Further, Idaho Power argues, federal law delegates to state commissions the obligation to oversee creation of wholesale PURPA contracts.


The contract between Idaho Power and Glenns Ferry Cogeneration was a “levelized” contract, under which the same amount is paid by the utility to the small-power producer over the entire 20-year contract. With levelized contracts, the utility pays more than the actual value of the electricity in the early years.


Oral arguments begin at 9:30 a.m. on March 3 in the commission hearing room at 472 W. Washington St. in Boise.


To read more about the case, go the commission’s Web site at Click on the electric icon, select “Open Electric Cases,” and scroll down to Case No. IPC-E-08-20.

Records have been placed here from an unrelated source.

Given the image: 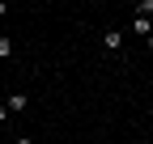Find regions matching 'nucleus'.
Instances as JSON below:
<instances>
[{"instance_id":"0eeeda50","label":"nucleus","mask_w":153,"mask_h":144,"mask_svg":"<svg viewBox=\"0 0 153 144\" xmlns=\"http://www.w3.org/2000/svg\"><path fill=\"white\" fill-rule=\"evenodd\" d=\"M13 144H34V140H30V136H17V140H13Z\"/></svg>"},{"instance_id":"6e6552de","label":"nucleus","mask_w":153,"mask_h":144,"mask_svg":"<svg viewBox=\"0 0 153 144\" xmlns=\"http://www.w3.org/2000/svg\"><path fill=\"white\" fill-rule=\"evenodd\" d=\"M4 13H9V9H4V0H0V17H4Z\"/></svg>"},{"instance_id":"423d86ee","label":"nucleus","mask_w":153,"mask_h":144,"mask_svg":"<svg viewBox=\"0 0 153 144\" xmlns=\"http://www.w3.org/2000/svg\"><path fill=\"white\" fill-rule=\"evenodd\" d=\"M4 119H13V115H9V106H0V123H4Z\"/></svg>"},{"instance_id":"7ed1b4c3","label":"nucleus","mask_w":153,"mask_h":144,"mask_svg":"<svg viewBox=\"0 0 153 144\" xmlns=\"http://www.w3.org/2000/svg\"><path fill=\"white\" fill-rule=\"evenodd\" d=\"M132 30H136V34H140L145 43L153 38V21H149V17H136V21H132Z\"/></svg>"},{"instance_id":"39448f33","label":"nucleus","mask_w":153,"mask_h":144,"mask_svg":"<svg viewBox=\"0 0 153 144\" xmlns=\"http://www.w3.org/2000/svg\"><path fill=\"white\" fill-rule=\"evenodd\" d=\"M13 55V38H0V60H9Z\"/></svg>"},{"instance_id":"f257e3e1","label":"nucleus","mask_w":153,"mask_h":144,"mask_svg":"<svg viewBox=\"0 0 153 144\" xmlns=\"http://www.w3.org/2000/svg\"><path fill=\"white\" fill-rule=\"evenodd\" d=\"M102 47H106V51H119V47H123V30H106V34H102Z\"/></svg>"},{"instance_id":"20e7f679","label":"nucleus","mask_w":153,"mask_h":144,"mask_svg":"<svg viewBox=\"0 0 153 144\" xmlns=\"http://www.w3.org/2000/svg\"><path fill=\"white\" fill-rule=\"evenodd\" d=\"M136 17H149V21H153V0H140V4H136Z\"/></svg>"},{"instance_id":"f03ea898","label":"nucleus","mask_w":153,"mask_h":144,"mask_svg":"<svg viewBox=\"0 0 153 144\" xmlns=\"http://www.w3.org/2000/svg\"><path fill=\"white\" fill-rule=\"evenodd\" d=\"M4 106H9V115H22V110H26V93H22V89H17V93H9Z\"/></svg>"}]
</instances>
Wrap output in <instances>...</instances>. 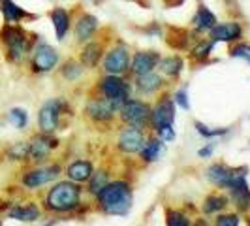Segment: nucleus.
Listing matches in <instances>:
<instances>
[{
  "mask_svg": "<svg viewBox=\"0 0 250 226\" xmlns=\"http://www.w3.org/2000/svg\"><path fill=\"white\" fill-rule=\"evenodd\" d=\"M61 176V166L59 164H51V166H40L34 170H28L25 176L21 177V183L26 188H40L43 185L51 183L53 179Z\"/></svg>",
  "mask_w": 250,
  "mask_h": 226,
  "instance_id": "obj_9",
  "label": "nucleus"
},
{
  "mask_svg": "<svg viewBox=\"0 0 250 226\" xmlns=\"http://www.w3.org/2000/svg\"><path fill=\"white\" fill-rule=\"evenodd\" d=\"M166 223L169 226H190V219L181 211H167Z\"/></svg>",
  "mask_w": 250,
  "mask_h": 226,
  "instance_id": "obj_35",
  "label": "nucleus"
},
{
  "mask_svg": "<svg viewBox=\"0 0 250 226\" xmlns=\"http://www.w3.org/2000/svg\"><path fill=\"white\" fill-rule=\"evenodd\" d=\"M87 113H88V117H92L94 121H98V123H105V121H111L113 119V115H115V108H113L111 104L102 96V98H94V100L88 102Z\"/></svg>",
  "mask_w": 250,
  "mask_h": 226,
  "instance_id": "obj_16",
  "label": "nucleus"
},
{
  "mask_svg": "<svg viewBox=\"0 0 250 226\" xmlns=\"http://www.w3.org/2000/svg\"><path fill=\"white\" fill-rule=\"evenodd\" d=\"M226 188L229 190V196L237 203L239 209L247 211L250 207V188L249 183H247V168H235L231 181Z\"/></svg>",
  "mask_w": 250,
  "mask_h": 226,
  "instance_id": "obj_7",
  "label": "nucleus"
},
{
  "mask_svg": "<svg viewBox=\"0 0 250 226\" xmlns=\"http://www.w3.org/2000/svg\"><path fill=\"white\" fill-rule=\"evenodd\" d=\"M8 217L15 219L19 223H34L40 219V207L36 203H26V205H13L8 209Z\"/></svg>",
  "mask_w": 250,
  "mask_h": 226,
  "instance_id": "obj_19",
  "label": "nucleus"
},
{
  "mask_svg": "<svg viewBox=\"0 0 250 226\" xmlns=\"http://www.w3.org/2000/svg\"><path fill=\"white\" fill-rule=\"evenodd\" d=\"M104 70L105 74L111 75H123L130 70V53L125 45H115L104 61Z\"/></svg>",
  "mask_w": 250,
  "mask_h": 226,
  "instance_id": "obj_11",
  "label": "nucleus"
},
{
  "mask_svg": "<svg viewBox=\"0 0 250 226\" xmlns=\"http://www.w3.org/2000/svg\"><path fill=\"white\" fill-rule=\"evenodd\" d=\"M100 92H102V96L115 108V112H119V110L123 108V104L130 98L132 87H130V83H126L121 75L107 74L102 79Z\"/></svg>",
  "mask_w": 250,
  "mask_h": 226,
  "instance_id": "obj_4",
  "label": "nucleus"
},
{
  "mask_svg": "<svg viewBox=\"0 0 250 226\" xmlns=\"http://www.w3.org/2000/svg\"><path fill=\"white\" fill-rule=\"evenodd\" d=\"M160 70H162L166 75H171V77H177V75L183 72V59L179 57V55H171V57H167V59H160Z\"/></svg>",
  "mask_w": 250,
  "mask_h": 226,
  "instance_id": "obj_27",
  "label": "nucleus"
},
{
  "mask_svg": "<svg viewBox=\"0 0 250 226\" xmlns=\"http://www.w3.org/2000/svg\"><path fill=\"white\" fill-rule=\"evenodd\" d=\"M79 203H81V187L72 179L53 185L45 196V207L55 213L74 211L75 207H79Z\"/></svg>",
  "mask_w": 250,
  "mask_h": 226,
  "instance_id": "obj_2",
  "label": "nucleus"
},
{
  "mask_svg": "<svg viewBox=\"0 0 250 226\" xmlns=\"http://www.w3.org/2000/svg\"><path fill=\"white\" fill-rule=\"evenodd\" d=\"M83 64L81 63H75V61H68V63H64L62 66V75L64 79H68V81H75L79 75L83 74Z\"/></svg>",
  "mask_w": 250,
  "mask_h": 226,
  "instance_id": "obj_33",
  "label": "nucleus"
},
{
  "mask_svg": "<svg viewBox=\"0 0 250 226\" xmlns=\"http://www.w3.org/2000/svg\"><path fill=\"white\" fill-rule=\"evenodd\" d=\"M196 130H198V134H201L203 138H216V136H224L226 132H228V128H209V126H205L203 123L200 121H196Z\"/></svg>",
  "mask_w": 250,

[i] *PURPA, the federal Public Utility Regulatory Policies Act, requires electric utilities to offer to buy power produced by small-power producers or cogenerators who obtain Qualifying Facility (QF) status. The rate to be paid by utilities to small-power producers, called an “avoided cost rate,” is determined and published by state commissions. The avoided cost rate is to be equal to the cost the electric utility avoids if it would have had to generate the power itself or purchase it from another source.